La fumée des incendies du Pantanal remonte à Cuiabá © Marion Daugeard La fumée des incendies du Pantanal remonte à Cuiabá © Marion Daugeard

La Covid-19 à Cuiabá

Les écoles ont été les premières à fermer, par précaution, dès le 13 mars, alors que le premier cas officiel n’a été détecté que 7 jours plus tard. À partir de cette date, des mesures ont été rapidement mises en place, notamment la fermeture des parcs, le contrôle à l’entrée des magasins, la réduction des horaires de fonctionnement, ainsi que des campagnes de vaccination contre la grippe (dont c’était, au Brésil, la pleine saison). En dépit de leurs désaccords récurrents, le maire de Cuiabá et le gouverneur de l’État du Mato Grosso ont privilégié les mesures contraignantes pour éviter une rapide diffusion du virus, et prendre le temps de pallier le manque de lits dans les hôpitaux, notamment en réanimation. Devant le faible taux de contamination constaté jusqu’à fin avril, on a parfois pu penser qu’en raison des fortes températures de la ville Cuiabá, et plus généralement de l’État du Mato Grosso, alors en pleine saison sèche, le climat pourrait constituer une barrière au virus.
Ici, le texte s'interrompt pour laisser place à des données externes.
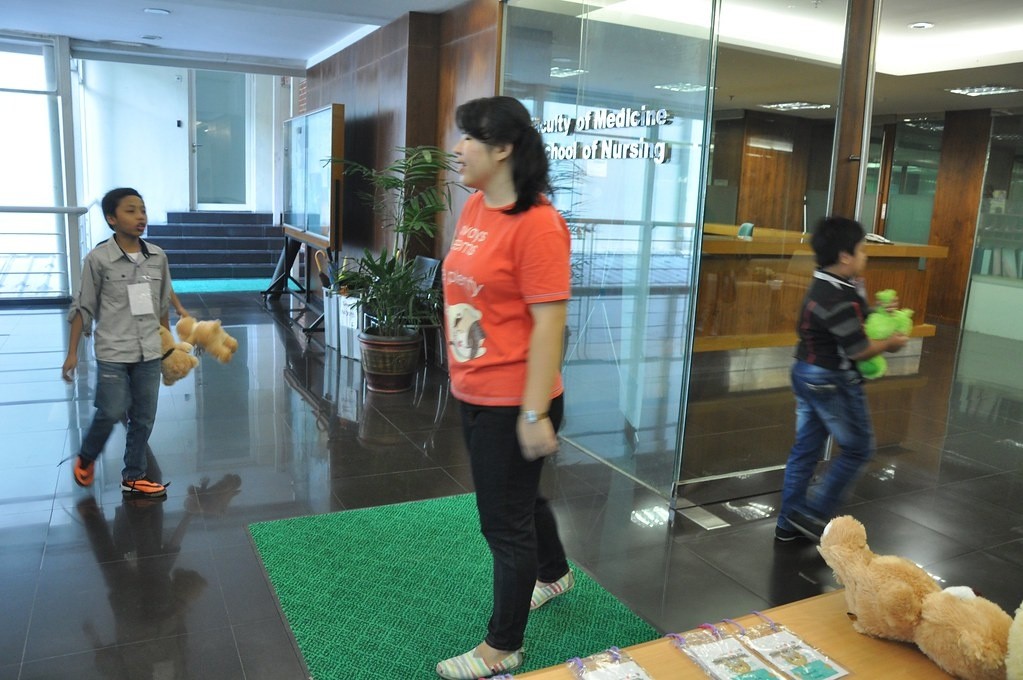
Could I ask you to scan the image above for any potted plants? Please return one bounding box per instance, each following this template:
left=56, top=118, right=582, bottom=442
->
left=320, top=144, right=473, bottom=392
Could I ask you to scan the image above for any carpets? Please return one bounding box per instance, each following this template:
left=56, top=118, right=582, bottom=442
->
left=249, top=492, right=664, bottom=680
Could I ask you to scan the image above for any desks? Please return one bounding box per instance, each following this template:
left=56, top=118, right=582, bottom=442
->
left=489, top=588, right=958, bottom=680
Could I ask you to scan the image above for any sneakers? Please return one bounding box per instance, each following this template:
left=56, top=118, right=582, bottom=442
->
left=121, top=477, right=166, bottom=497
left=75, top=455, right=94, bottom=486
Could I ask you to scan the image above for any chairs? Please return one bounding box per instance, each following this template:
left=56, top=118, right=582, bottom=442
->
left=362, top=255, right=444, bottom=365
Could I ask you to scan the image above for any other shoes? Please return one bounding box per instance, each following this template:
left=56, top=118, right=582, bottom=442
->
left=774, top=526, right=807, bottom=540
left=529, top=568, right=575, bottom=610
left=786, top=511, right=824, bottom=542
left=437, top=646, right=525, bottom=680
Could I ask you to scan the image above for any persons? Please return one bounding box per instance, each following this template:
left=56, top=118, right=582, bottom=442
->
left=61, top=187, right=189, bottom=499
left=772, top=215, right=909, bottom=541
left=435, top=95, right=580, bottom=680
left=78, top=496, right=195, bottom=680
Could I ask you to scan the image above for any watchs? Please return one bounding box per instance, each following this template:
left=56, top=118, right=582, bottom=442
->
left=520, top=409, right=548, bottom=423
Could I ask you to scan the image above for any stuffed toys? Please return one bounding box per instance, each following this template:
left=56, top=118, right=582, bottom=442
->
left=184, top=474, right=243, bottom=515
left=815, top=514, right=1023, bottom=680
left=173, top=566, right=207, bottom=601
left=158, top=323, right=199, bottom=387
left=857, top=289, right=914, bottom=378
left=175, top=317, right=238, bottom=364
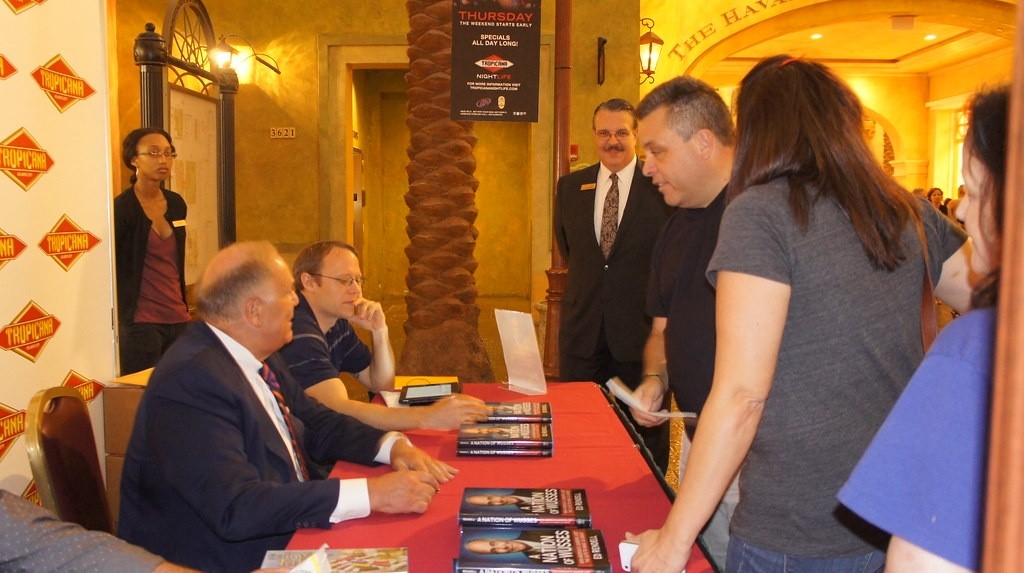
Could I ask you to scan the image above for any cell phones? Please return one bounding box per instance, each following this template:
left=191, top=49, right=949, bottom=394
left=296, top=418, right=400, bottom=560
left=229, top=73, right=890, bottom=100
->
left=619, top=540, right=686, bottom=573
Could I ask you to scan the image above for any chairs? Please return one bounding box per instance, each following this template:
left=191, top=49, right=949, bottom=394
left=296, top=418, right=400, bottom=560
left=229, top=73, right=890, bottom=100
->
left=23, top=386, right=113, bottom=533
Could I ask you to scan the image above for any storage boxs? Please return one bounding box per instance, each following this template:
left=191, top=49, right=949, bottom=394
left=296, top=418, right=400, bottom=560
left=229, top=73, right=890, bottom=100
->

carte-localisation-pantanal

La faible contamination a pendant un temps donné raison à ces espoirs, et la pression s’est accrue sur les décideurs pour « flexibiliser » les mesures afin d’éviter les difficultés économiques. Alors que l’Europe se « déconfinait » progressivement, les autorités locales en ont fait autant. C’est pourtant à partir de là que l’État du Mato Grosso, et principalement Cuiabá, a vu le nombre de cas exploser. Le 13 mai 2020, 90 % des lits des unités de soins intensifs (UTI) étaient libres ; fin juin, 100 % des lits étaient occupés. Le reconfinement au bout de quelques semaines n’a pas eu le succès escompté : le nombre de malades est resté en constante progression et le nombre de morts a quadruplé en juillet.  Il a fallu attendre la mi-août pour que la situation s’améliore, probablement en raison d’une meilleure détection des cas grâce à la mise en place d’un centre de « triage » sur la pelouse du stade de Cuiabá et l’ouverture de lits dans les territoires ruraux. À la date du 15 septembre 2020, l’État, d’une superficie une fois et demie supérieure à la France et d’une population d’environ 3,5 millions d’habitants (voir carte ci-dessous), comptait 106 895 cas recensés et 3 157 décès : un taux de près de 900 décès par million d’habitants qui classerait le Mato Grosso – s’il était un pays – dans les premières places du classement mondial des pays par proportion de décès.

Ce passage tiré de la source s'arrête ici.